Lanciato il nuovo regolamento, come immaginabile è montata la polemica. “Sarà in centro per ricchi, per pochi” sentenziano Carlo Cunegato e Elisa Coltro de Il Veneto che Vogliamo. “Chi abita in centro se vorrà acquistare prodotti più economici deve andare altrove. Questa è la Vicenza vista dalla destra: una facciata patinata di ipocrisia che nasconde il disimpegno a voler creare un centro culturalmente attrattivo, un luogo di scambio, una città che sia in grado di offrire occasioni e iniziative che guardino al futuro. Scelte che indicano l’incapacità di risolvere i problemi denunciati dagli abitanti come il degrado sociale e ambientale. Le soluzioni da prendere siano altre. Non si risolve il problema dello spaccio abbattendo un muretto, non basta utilizzare le forze dell’ordine per multare gli homeless. Non è precludendo la possibilità di offrire ai cittadini una più vasta scelta di prodotti che si rende il centro attrattivo. Un’amministrazione degna di una città come Vicenza dovrebbe essere all’altezza di analizzare e orientare le sue azioni verso una reale e concreta volontà di ridurre la marginalità sociale. Servono progetti importanti e coraggiosi di accoglienza, formazione, collaborazione pubblico-privato coinvolgendo associazioni e volontariato. Quella Rucco è un’amministrazione interessata alla facciata e non al cuore del problema, che spaccia per soluzione la propria inadeguatezza”.

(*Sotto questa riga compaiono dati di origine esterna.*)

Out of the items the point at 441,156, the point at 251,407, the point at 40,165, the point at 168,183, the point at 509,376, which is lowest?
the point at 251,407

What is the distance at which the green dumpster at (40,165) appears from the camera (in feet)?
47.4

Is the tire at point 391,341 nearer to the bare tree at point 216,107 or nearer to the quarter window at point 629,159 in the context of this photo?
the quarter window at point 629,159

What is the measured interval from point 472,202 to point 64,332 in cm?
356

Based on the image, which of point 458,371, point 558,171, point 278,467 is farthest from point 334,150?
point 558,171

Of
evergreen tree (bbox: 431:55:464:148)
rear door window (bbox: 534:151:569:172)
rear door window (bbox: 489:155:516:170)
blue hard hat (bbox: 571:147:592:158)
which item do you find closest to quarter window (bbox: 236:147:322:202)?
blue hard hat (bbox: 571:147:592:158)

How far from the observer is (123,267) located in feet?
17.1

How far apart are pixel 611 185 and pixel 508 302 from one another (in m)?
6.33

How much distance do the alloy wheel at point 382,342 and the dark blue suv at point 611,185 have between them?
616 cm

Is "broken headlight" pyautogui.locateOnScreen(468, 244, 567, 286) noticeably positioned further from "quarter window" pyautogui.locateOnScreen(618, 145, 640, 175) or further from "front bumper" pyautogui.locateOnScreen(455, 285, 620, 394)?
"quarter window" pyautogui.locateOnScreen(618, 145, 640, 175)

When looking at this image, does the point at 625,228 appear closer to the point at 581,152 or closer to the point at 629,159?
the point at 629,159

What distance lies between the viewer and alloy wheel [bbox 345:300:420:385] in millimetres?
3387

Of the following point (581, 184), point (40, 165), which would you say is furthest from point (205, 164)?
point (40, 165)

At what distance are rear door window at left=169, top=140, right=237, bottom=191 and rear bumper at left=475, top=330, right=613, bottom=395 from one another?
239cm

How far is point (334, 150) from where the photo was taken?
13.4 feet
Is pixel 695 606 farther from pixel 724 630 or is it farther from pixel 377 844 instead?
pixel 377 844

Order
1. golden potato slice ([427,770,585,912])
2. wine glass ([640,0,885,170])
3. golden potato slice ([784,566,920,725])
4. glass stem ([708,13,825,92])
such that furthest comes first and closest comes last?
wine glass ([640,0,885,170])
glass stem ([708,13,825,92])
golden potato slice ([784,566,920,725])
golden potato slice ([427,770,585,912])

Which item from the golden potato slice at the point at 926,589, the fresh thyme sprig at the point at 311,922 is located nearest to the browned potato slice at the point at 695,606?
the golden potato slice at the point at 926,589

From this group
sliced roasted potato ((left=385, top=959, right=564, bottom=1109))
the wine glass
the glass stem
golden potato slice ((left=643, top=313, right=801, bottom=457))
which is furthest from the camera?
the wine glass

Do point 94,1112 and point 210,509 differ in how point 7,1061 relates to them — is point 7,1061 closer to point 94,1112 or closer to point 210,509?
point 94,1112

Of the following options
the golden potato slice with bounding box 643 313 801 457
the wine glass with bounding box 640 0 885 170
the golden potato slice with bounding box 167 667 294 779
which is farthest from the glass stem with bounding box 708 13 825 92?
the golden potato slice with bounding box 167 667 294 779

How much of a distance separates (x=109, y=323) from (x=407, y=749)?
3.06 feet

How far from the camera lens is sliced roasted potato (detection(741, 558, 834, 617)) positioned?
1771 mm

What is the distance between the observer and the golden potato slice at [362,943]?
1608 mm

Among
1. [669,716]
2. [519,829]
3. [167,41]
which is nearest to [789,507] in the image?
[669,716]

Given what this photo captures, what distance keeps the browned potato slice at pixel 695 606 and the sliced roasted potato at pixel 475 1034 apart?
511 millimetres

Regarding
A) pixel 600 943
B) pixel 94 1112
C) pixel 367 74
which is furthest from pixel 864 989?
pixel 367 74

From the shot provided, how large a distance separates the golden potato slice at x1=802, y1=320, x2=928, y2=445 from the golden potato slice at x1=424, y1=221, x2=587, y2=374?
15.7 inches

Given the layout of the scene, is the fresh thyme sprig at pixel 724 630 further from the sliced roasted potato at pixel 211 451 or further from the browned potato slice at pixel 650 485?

Di “discriminazione commerciale” parla invece Anna Lisa Nalin, candidata alle regionali di +Europa. “Quella del commercio è un’attività che per sua natura deve essere libera a patto, solamente, che rispetti il decoro, l’igiene e l’ordine pubblico. Vietando la presenza di esercizi come il take away e i fast food, si discrimina un intero settore imprenditoriale oltre a rendere il centro storico meno attrattivo non solo per i giovani, sempre meno a loro agio nella nostra regione, ma addirittura per quei turisti che si cerca in tutti i modi di trattenere. C’è poi, come tipico di certa destra, la solita discriminazione contro comunità di immigrati. Proibire la ristorazione etnica è grave, insensato ed è un insulto a tutti gli immigrati perfettamente integrati e onesti contribuenti che vivono nelle nostre città. Non permettere, poi, l’apertura di supermercati, oltre che precludere opportunità di lavoro, crea un danno a livello di servizi. Da anni si denuncia lo spopolamento dei centri storici: limitare in questo modo le attività commerciali non può che aggravare questa condizione”.